His gaze held hers a moment too long, something unreadable behind the glint of humor. Then, with a short, ironic bow, he said softly, “As you wish, Duchess.”
He turned to the servants.
“You heard her,” he spoke crisply. “The nursery will adjoin Her Grace’s rooms. Ensure that everything is prepared before evening.”
The servants scurried away.
Edward inclined his head, one eyebrow arched. “I see,” he said mildly, though the faint twitch at the corner of his mouth betrayed his amusement. “You’re already revising the household arrangements?”
“If we’re to appear as a proper couple, we must at least behave as one,” she replied, lifting her chin. “I am the Duchess, after all. I believe that gives me a say in household matters.”
Beatrice stepped back into the entrance hall with Edward right behind her.
For a moment, the vast hall was quiet save for the soft crackle of the fire.
Beatrice glanced toward the staircase, then back at him. “You had everything arranged in advance,” she remarked quietly. “You think of everything.”
“Habit,” he replied, with that half-smile. “I prefer not to leave things to chance.”
Beatrice took her time taking in her surroundings. Firelight flickered across polished marble and gilded portraits, illuminating the staircase’s graceful curve. Everything here spoke of authority and permanence.
The last of the daylight slanted through the tall, arched windows, turning the air to pale gold.
Beatrice stood in front of the mirror. Behind her, her lady’s maid, Alice, worked deftly at the clasps of her gown, a soft blue silk piece that caught the light each time she moved.

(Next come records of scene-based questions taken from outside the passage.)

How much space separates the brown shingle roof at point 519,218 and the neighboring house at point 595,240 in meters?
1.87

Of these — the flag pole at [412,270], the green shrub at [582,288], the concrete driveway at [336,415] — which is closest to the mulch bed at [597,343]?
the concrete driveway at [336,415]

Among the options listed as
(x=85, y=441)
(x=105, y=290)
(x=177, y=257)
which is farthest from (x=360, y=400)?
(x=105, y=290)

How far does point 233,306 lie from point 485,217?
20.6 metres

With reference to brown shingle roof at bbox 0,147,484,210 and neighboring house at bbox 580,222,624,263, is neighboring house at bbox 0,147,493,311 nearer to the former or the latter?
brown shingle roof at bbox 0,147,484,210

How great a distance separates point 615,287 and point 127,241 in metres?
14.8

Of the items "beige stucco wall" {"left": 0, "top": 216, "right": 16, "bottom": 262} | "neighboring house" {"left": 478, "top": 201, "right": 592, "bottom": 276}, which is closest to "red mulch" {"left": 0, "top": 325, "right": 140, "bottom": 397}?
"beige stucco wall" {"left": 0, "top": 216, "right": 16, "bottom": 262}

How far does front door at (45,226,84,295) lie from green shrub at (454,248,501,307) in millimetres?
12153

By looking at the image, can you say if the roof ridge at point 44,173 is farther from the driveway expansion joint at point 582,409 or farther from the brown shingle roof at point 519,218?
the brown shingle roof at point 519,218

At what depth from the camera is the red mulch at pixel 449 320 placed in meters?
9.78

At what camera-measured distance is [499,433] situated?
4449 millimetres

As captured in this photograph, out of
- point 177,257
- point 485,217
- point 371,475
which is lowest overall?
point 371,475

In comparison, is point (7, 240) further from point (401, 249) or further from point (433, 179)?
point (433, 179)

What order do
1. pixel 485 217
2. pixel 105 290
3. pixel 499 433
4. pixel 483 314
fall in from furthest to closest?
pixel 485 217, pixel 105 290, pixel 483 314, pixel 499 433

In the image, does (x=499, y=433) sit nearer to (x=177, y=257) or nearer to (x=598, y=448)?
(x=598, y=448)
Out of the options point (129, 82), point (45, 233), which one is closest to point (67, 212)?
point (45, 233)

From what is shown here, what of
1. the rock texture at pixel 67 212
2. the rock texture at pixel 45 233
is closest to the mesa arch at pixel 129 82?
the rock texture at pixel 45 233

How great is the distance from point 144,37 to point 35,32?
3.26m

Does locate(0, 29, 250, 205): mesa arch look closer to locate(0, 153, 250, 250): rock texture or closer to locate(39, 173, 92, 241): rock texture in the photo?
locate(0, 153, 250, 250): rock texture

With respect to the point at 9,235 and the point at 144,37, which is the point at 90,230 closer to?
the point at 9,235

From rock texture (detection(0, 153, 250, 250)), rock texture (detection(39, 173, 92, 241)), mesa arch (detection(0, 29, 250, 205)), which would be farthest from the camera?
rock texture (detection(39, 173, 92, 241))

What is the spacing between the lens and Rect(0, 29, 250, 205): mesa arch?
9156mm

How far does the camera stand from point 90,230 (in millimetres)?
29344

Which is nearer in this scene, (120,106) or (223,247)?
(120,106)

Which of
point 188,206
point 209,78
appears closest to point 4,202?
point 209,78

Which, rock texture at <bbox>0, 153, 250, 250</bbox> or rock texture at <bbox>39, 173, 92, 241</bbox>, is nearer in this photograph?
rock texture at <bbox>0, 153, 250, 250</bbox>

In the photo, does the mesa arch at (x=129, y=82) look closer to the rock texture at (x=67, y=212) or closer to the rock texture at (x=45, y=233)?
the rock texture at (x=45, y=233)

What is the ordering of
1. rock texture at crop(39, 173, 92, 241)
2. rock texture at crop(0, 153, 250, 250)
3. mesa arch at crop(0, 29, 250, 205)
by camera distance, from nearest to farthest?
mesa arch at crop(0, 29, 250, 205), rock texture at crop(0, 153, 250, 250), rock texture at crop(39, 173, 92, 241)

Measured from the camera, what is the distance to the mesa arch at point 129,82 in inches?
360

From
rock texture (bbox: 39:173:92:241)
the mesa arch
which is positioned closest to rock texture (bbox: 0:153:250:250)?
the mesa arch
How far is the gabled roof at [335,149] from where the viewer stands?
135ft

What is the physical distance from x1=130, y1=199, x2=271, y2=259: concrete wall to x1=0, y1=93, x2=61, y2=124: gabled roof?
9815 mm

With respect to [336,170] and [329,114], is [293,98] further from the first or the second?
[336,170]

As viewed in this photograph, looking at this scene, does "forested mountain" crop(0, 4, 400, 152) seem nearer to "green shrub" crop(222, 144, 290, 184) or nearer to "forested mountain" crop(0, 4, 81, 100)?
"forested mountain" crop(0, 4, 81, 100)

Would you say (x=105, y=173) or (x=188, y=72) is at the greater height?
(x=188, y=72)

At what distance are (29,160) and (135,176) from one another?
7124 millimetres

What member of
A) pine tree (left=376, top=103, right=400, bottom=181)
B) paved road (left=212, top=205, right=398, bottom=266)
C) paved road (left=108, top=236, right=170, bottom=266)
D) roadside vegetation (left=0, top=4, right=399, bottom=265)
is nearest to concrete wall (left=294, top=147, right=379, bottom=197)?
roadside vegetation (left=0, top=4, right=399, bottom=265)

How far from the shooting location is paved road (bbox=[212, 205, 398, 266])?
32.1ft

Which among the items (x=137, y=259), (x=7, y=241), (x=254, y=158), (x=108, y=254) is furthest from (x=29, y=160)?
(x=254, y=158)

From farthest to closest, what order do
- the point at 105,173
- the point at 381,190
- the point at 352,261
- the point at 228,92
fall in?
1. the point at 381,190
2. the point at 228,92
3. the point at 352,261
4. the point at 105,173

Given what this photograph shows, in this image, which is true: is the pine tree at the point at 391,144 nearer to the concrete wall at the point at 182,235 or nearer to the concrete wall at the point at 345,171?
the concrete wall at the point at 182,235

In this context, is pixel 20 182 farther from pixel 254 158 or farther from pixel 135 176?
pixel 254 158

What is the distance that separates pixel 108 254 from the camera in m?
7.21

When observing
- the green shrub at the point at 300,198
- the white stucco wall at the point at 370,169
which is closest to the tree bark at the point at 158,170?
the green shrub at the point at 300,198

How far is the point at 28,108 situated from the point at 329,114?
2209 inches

Three other maids hovered behind her. The most talkative ones, Martha and Nell, stood beside her, brushing her hair and pinning it up.
“Hold, Your Grace, just a moment more,” Alice murmured, fussing with a stubborn clasp. She clicked her tongue in frustration. “Dresses today are made by people who never have to wear them.”
Beatrice’s lips twitched. “One could almost accuse them of sabotage.”
“Oh, they could do far worse,” Nell piped up, carefully arranging the fall of her skirt. “Some ladies insist on corsets so tight you could snap them in half.” She stepped back and gave an approving little nod. “But not you, Your Grace. You look—well, you look like you can breathe.”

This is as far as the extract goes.